Isn't that an obvious conflict of interest for another ARB member to work at the same firm as the Chair who believes that some of the rules are ridiculous ?
Is there any way to correct this or does this current city council have to exercise more vigilance ?


2 people like this
Posted by resident 1
a resident of Adobe-Meadow
on May 12, 2015 at 9:52 am

Talking to residents of surrounding cities who are involved in city politics it is generally agreed that Palo Alto has a dysfunctional system of governance. What a reputation to have among your locals on the peninsula.

Note the SJM 05/12/15 = 'Editorial "Want more police? Keep land for jobs".
It is noted here that the San Jose City Council is the approver of land use issues. That is true in our adjoining cities. How land is used determines the tax base of the city. Note here that non-profits do not add to the city tax base so they need to be allocated a balanced appropriation in the city tax base make-up.
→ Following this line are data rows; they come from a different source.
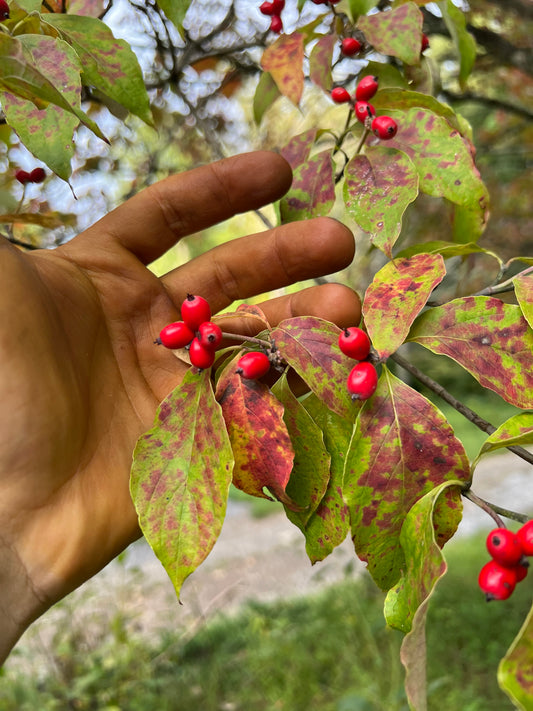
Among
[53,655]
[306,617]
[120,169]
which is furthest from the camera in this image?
[306,617]

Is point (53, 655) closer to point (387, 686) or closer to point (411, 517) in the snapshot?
point (387, 686)

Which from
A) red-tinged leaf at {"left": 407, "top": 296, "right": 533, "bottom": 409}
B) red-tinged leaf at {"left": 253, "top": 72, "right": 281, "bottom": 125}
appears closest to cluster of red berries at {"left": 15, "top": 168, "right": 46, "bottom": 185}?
red-tinged leaf at {"left": 253, "top": 72, "right": 281, "bottom": 125}

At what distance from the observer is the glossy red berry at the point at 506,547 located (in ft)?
2.39

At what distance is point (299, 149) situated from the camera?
142cm

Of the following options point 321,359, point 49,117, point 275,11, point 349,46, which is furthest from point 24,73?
point 275,11

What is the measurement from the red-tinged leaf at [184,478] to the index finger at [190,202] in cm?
62

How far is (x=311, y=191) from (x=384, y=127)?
0.26 meters

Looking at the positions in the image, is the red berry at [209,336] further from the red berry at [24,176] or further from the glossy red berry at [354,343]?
the red berry at [24,176]

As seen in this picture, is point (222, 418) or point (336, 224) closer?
point (222, 418)

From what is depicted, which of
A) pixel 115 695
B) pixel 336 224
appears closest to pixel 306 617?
pixel 115 695

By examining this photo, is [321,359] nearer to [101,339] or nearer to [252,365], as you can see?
[252,365]

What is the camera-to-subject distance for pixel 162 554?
2.70 feet

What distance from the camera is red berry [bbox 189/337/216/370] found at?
0.92 metres

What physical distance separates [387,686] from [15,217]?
342cm
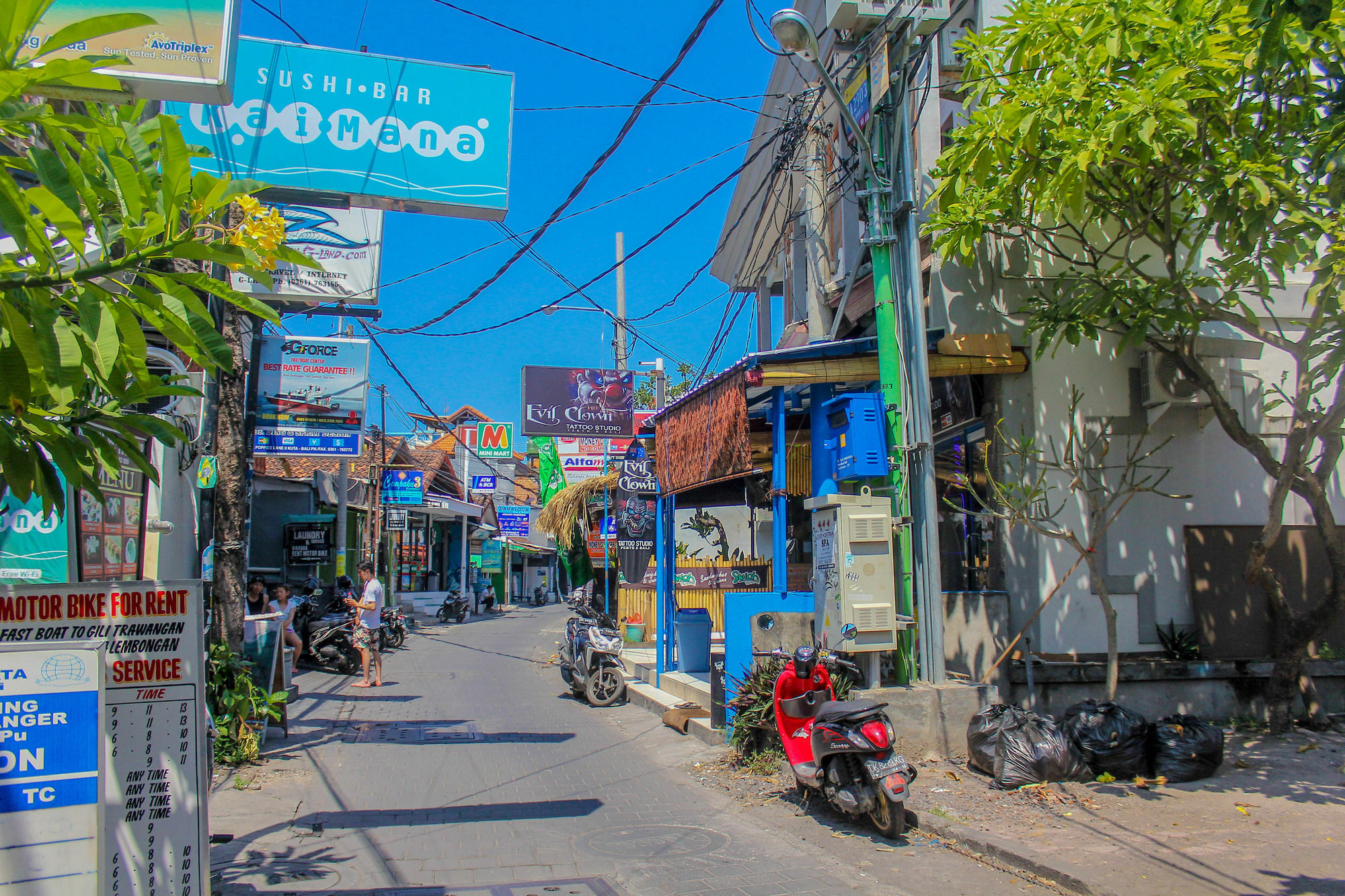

People here are trying to assign approval rights to committees, etc. No - committees do not trump the city council.
That means that the Planning Department has to have a data base that is continually updated on all projects in the system and status of changes and approvals as the projects move through the system. That data base needs to be universally available so that there are no surprises, wasted money and time.


2 people like this
Posted by Bobbyhwy1@icloud.com
a resident of Old Palo Alto
on Jul 2, 2015 at 11:31 am

This comment is all you need to know:

"Palo Alto is recognized worldwide for its entrepreneurial environment, its innovation, its technology, its position on environmental concerns and sustainability," Hayes told the council. "Our architecture should be part of this forward thinking, not stuck in the past."

Make Hayes explain this word, for word and you'll begin to see it's a very coded message that means just the opposite.
Grill him on it. [Portion removed.]


Sorry, but further commenting on this topic has been closed.